Photo: Jon Super for The INEOS 1:59 Challenge

El resultado del reloj, al kilometro 30, era de 1:25:11, mas de cinco segundos por debajo de Monza. El gap se mantuvo en diez segundos a favor y Kipchoge llego al kilometro 40 otra vez con Lagat por delante, a las puertas de la historia. Los detractores de siempre dirán que lo que sucedió esta madrugada en The Prater no corresponde a un maratón, ni siquiera cumple con los estereotipos deportivos. Y tienen razon: lo de Kipchoge esta madrugada trasciende esas fronteras y habla de su perpetuo legado ya hablando del campo humano. Sus constantes intentos de superacion aun con métodos sofisticados (quien podría decir que hoy el atletismo de pista o calle carece de ello) o exposición mediática hace de este keniata de 34 anos una materia en si misma sobre la destreza física y mental.

Eliud Kipchoge junto a su entrenador de toda la vida, Patrick Sang.

El disciplinado Eliud Kipchoge cubrió cuarenta y dos kilómetros y ciento noventa y cinco metros en menos de dos horas, un reto que no sera homologado por la IAAF, pero que se constituirá como el verdadero libro que impulse y desafíe a las nuevas generaciones. Después de todo, nadie podrá discutir que desde que Kipchoge lo intentara por primera vez en Breaking2, en 2017, todos han corrido más fuerte el maratón, incluso él mismo. Sus números hablan por si solos, con un record mundial y un sub 2:02 en apenas dos anos. Kenenisa Bekele, de hecho, estuvo mas cerca de Dennis Kimetto antes que el mismo Kipchoge y hace tres semanas acaba de quedar a dos segundos de su record, corriendo en 2:01:41, en una verdadera maestría sobre sus condiciones eternas y su corazón. Mosinet Geremew y Birhanu Legese también han bajado de 2:03.

Selemon Barega escolta a Eliud Kipchoge por detrás, mientras que Matt Centrowitz es el capitán que marca el ritmo por delante.
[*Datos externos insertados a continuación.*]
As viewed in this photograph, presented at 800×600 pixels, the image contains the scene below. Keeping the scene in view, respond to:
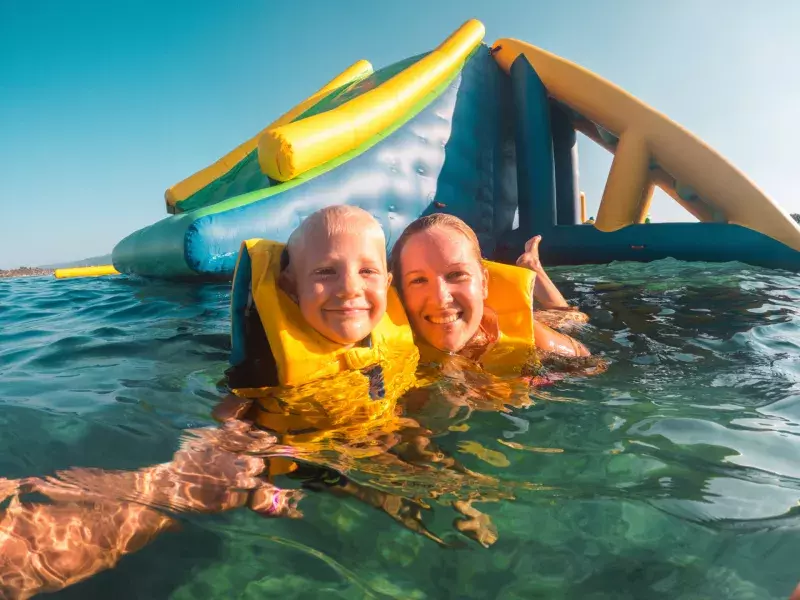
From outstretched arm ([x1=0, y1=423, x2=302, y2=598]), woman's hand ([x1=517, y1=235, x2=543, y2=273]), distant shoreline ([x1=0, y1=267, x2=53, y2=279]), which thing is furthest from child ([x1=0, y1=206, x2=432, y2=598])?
distant shoreline ([x1=0, y1=267, x2=53, y2=279])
A pesar de lo solitaria de la hazaña, quedó bien en claro lo importante que fue el trabajo en equipo en este experimento.

Ya nadie tendrá que preguntarse, como lo hicieran científicos, fisiólogos y periodistas si el ser humano puede correr un maratón debajo de las dos horas. El Dr. Yannis Pitsiladis, quien primero trabajo en la quimera, habrá asentido en algún lugar de Grecia. Ed Caesar, periodista especializado autor del libro sobre el reto “2 horas” que ayudo a instalar el desafío, sonreía desaforado desde Viena junto a Shalane Flanagan durante el streaming: ellos también obtuvieron su respuesta, al igual que los cientos de científicos que predijeron durante años una frontera posible. Eliud Kipchoge acababa de dárselas, acababa de comenzar a reinventar los libros sobre las insondables metas que puede alcanzar un ser humano.

Cuando nuestra fotógrafa @sportraits.ph fotografió a Eliud Kipchoge en Londres, durante su tercera de las cuatro victorias que tiene en esa ciudad.